Linda Hogan speaks at Overby Center Thursday for Green Week

Posted on Apr 20 2016 - 7:01am by Shelby Pack
(Courtesy: imagejournal.org)

(Courtesy: imagejournal.org)

Green Week keynote speaker Linda Hogan will discuss many of the environmental problems facing the world 7 p.m. Thursday in the Overby Center Auditorium .

Hogan’s speech, “Speaking Earth,” is a part of the University’s Green Week, led by the Office of Sustainability to promote a more environmentally-conscious atmosphere.

Anne McCauley, director of the Office of Sustainability said Hogan’s speech will apply to all students.

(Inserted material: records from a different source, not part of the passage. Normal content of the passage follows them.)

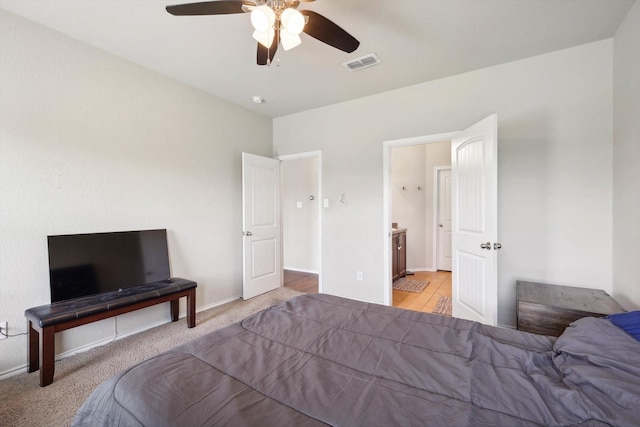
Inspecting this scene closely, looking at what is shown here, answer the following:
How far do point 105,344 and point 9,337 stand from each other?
0.64 m

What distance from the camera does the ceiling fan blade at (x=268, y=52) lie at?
6.09 feet

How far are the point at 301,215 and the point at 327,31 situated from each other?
421 cm

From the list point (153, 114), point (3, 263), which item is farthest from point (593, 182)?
point (3, 263)

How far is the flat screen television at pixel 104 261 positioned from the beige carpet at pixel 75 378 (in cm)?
52

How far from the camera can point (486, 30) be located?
7.26 ft

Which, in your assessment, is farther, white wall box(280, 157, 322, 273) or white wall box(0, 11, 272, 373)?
white wall box(280, 157, 322, 273)

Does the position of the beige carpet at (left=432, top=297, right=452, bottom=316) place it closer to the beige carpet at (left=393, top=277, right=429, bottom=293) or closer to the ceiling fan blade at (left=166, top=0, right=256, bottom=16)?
the beige carpet at (left=393, top=277, right=429, bottom=293)

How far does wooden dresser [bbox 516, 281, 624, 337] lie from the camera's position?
200cm

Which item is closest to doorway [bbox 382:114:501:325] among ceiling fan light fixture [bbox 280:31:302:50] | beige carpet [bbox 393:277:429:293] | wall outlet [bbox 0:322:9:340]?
beige carpet [bbox 393:277:429:293]

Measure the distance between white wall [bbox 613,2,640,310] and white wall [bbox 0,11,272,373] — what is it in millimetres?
3873

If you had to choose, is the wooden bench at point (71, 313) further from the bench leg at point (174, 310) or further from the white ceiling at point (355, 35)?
the white ceiling at point (355, 35)

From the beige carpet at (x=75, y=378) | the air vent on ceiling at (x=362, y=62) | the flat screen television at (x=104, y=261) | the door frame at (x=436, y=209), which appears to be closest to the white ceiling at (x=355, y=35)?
→ the air vent on ceiling at (x=362, y=62)

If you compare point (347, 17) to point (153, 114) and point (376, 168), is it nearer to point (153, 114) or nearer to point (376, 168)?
point (376, 168)

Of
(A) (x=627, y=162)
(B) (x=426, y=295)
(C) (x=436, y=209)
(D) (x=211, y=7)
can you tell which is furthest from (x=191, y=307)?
(C) (x=436, y=209)
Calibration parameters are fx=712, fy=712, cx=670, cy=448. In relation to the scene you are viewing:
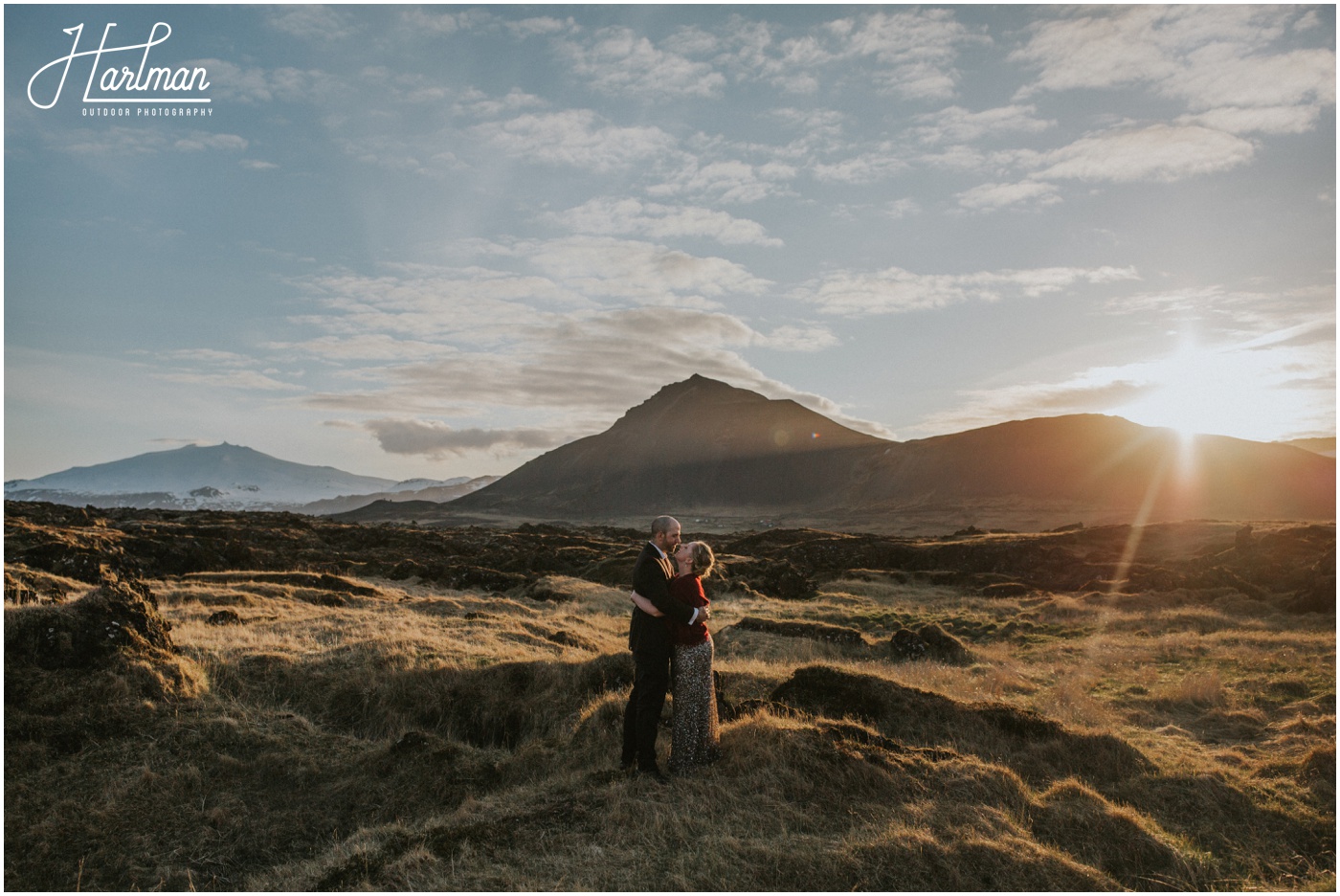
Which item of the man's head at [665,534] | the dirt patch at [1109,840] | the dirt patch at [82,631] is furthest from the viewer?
the dirt patch at [82,631]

“Sustainability is relevant to every single one of us, and there is always something one can do to live a life less harmful to the environment and more beneficial to people around us,” McCauley said. “Green Week attempts to bring these concepts and issues to life, to raise questions, to provide meaning and pique curiosity.”

Hogan, a Native American writer, focuses heavily on environmental issues throughout her variety of works, as well as how that impacts indigenous culture. She is internationally acclaimed and her awards are too numerous to list. Most recently, Hogan was honored as this year’s recipient of the PEN Henry David Thoreau Prize for Nature Writing, an award given each year to a writer exemplifying excellence in environmental writing.

“Her work is considered canon for contemporary environmental and Native American poetry,” Kendall McDonald, a baccalaureate fellow in the Office of Sustainability, said. “Her appearance at the University of Mississippi is significant in that it brings a unique perspective of the role played by art, culture and spirituality in environmental issues, particularly in this region which has a deep and complex native history.”

 

Green Week provides an opportunity to get educated on problems that are pressing in both politics as well as pop culture.

“For students, Linda Hogan can help contextualize the social aspect of the environmental problems we face today,” McDonald said. “Her knowledge and passion for tribal policy and history will help forge a vital connection between such social justice issues and the environment.”

Hogan’s speech promises to prompt an interesting discussion, placing much-needed emphasis on the state of our own campus environment, according to McCauley.

“Sustainability relates to everything that we do and practically all subjects students learn in the classroom,” McCauley said. “The issues we are facing today are quite serious and deserve attention; being a part of the solution can be uplifting and empowering.”

Hogan’s speech could not come at a more poignant time Ann Fisher-Wirth, director of the Environmental Studies minor, said.

“There are no more urgent issues than these, and I encourage all students to participate and learn,” Fisher-Wirth said on the the importance of the education of the state of our environment.

Hogan’s speech is free to the public and her books will be available for purchase afterwards.